第三,要認真補課,解決此前迅猛發展遺留下的社會隱患。改革開放以來,中國經濟的飛速發展是與外向型的經濟格局密切相關的,甚至為此犧牲了國內原來某些上游行業。這種格局長期未能改變,使我們國內浮現了很多原本不那麼嚴重的問題,突出表現為所謂“新三座大山”:住房、教育和醫療。如關於住房問題,中央已經出台了很多政策平抑房價,但至少目前效果還不明顯。甚至在北京和上海這樣的城市,一些著名高校要留下青年教師也成問題。這在過去是很難想象的。再如,中國的教育,特別是義務教育階段,已經進入了某種“內卷”狀態,從學校到家庭,從校內到校外,全民“參與”教育,圍繞“名校”“升學”等指標,甚至在幼兒園階段就已經開始競爭,不少家庭為了孩子而耗盡財力、物力、精力。其實,只要教育資源能夠公平分配,這座大山不難排除。醫療問題也是如此,中國的醫療衞生條件近年來已有很大改善,但部分問題依然嚴峻。大醫院、好醫院配置齊全,病人願意前去就醫,人滿為患是常態;很多中小醫院卻處於苦苦掙扎的狀態。這種醫療資源配置的不合理,單靠醫院本身是不能解決的,只能依靠國家的力量。改革開放後,市場化給中國經濟注入了活力,但教育和醫療是絕不能完全市場化的,否則,國家命脈就遲早會被資本掌握。所謂“戰略機遇期”就是鞏固國內這塊大“根據地”的時期,是在外部勢力的圍堵下建設好“根據地”的時期。搬走“新三座大山”,才能真正釋放中國社會的活力,老百姓的錢袋子也才能真正投入消費市場。

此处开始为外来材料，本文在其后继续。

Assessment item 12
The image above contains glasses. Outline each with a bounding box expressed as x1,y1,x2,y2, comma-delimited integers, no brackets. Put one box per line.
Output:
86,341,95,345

第四,要讓美國與中國的“脱鈎”企圖最終變成美國的自我孤立。目前,美國不僅是一個國家,而且實際上代表着一種經濟、貿易和金融的世界秩序。美國高叫要與中國“脱鈎”,本質上就是要讓中國重新回到閉關鎖國的老路上去,與世界經濟的大市場隔離開來。而我們是堅決反對這一點的。坦率地講,任何一個國家要打壓中國,我們都不會畏懼,但如果是與一種經濟貿易體系脱鈎,則是需要慎重考慮的事情。美國之所以試圖將我們擠出去,就在於現有國際體系基本上是由美國控制或主導的,我們既然不能在短期內另搞一個世界貿易體系,就只能在這個體系裏留下來。因此,如何防止美國逼迫我們脱鈎,是一個需要各方都冷靜思考的問題。中國只能更加開放和包容,而不能以閉關鎖國來回應。不過,在美國要強行脱鈎的嚴峻形勢下,也不是沒有任何迴旋餘地。美國要切斷我們與外部世界聯繫的舉動是一種政治和國家的行為,而實際上這種聯繫在很大程度上依然是經濟與市場的聯繫。換言之,美方所做的本質上是一種反市場行為。所以,中國一定要利用好市場本身的規律,更何況中國還是在繼續成長的全球最大的市場之一。最終,世界需要一種真正意義上的平等交往的國際關係,
第五,需要建立“發展中大國”的國情認識。“發展中大國”這一説法,是為了與一般意義上的強國、大國相區分。之所以如此定位,是基於以下幾個考慮:其一,中國尚未完全實現國家統一,就此而言,中國作為崛起中的大國依然還是“弱勢”的;其二,中國沒有對外擴張和殖民掠奪的歷史,中國的發展沒有西方傳統意義上那種“強勢”的爭霸戰爭的火藥味;其三,中國的GDP總量雖然可觀,但由於人口基數等原因,人均GDP要趕上發達國家依然還有很長的路要走,從這一點而言,中國在很長的時期內,國民收入方面依然是在發展進程中的;其四,由於中國的非西方國家和第三世界國家的身份,我們在國際話語權方面一直處於“動輒得咎”的不利境地;其五,中國強調和平崛起,不破壞現有的國際秩序,強調國與國無論大小一律平等,從不以強凌弱,我們願意與所有的國家合作共贏,這樣一種姿態,似乎用低調和氣或大而不強勢作為限定詞來形容更為貼切。從歷史的角度看,中國曆來是一個東方大國,大國心態在中國是天然存在的,但近代中國國力位次下降,在對外戰爭中屢戰屢敗,直到抗美援朝才得以扭轉。中華人民共和國建立後,我們的綜合國力開始增強,但直至目前依然與美國有巨大的差距。在這樣的態勢下,中國既不是一般意義上的弱國,也不是完全成熟的大國。這樣一種“發展中大國”的態勢,還會持續很長時期。而我們對這種國情需要更加系統地研究,並在對外交往中加以注意。既然中國還處於由弱變強的過程中,那麼,在“老大”組織力量四處圍堵我們的情況下,中國當然需要朋友,但現實中我們卻往往發現自己的“朋友”還不夠可靠。我們不得不思考,“發展中大國”需要的朋友,應該按照什麼標準來衡量。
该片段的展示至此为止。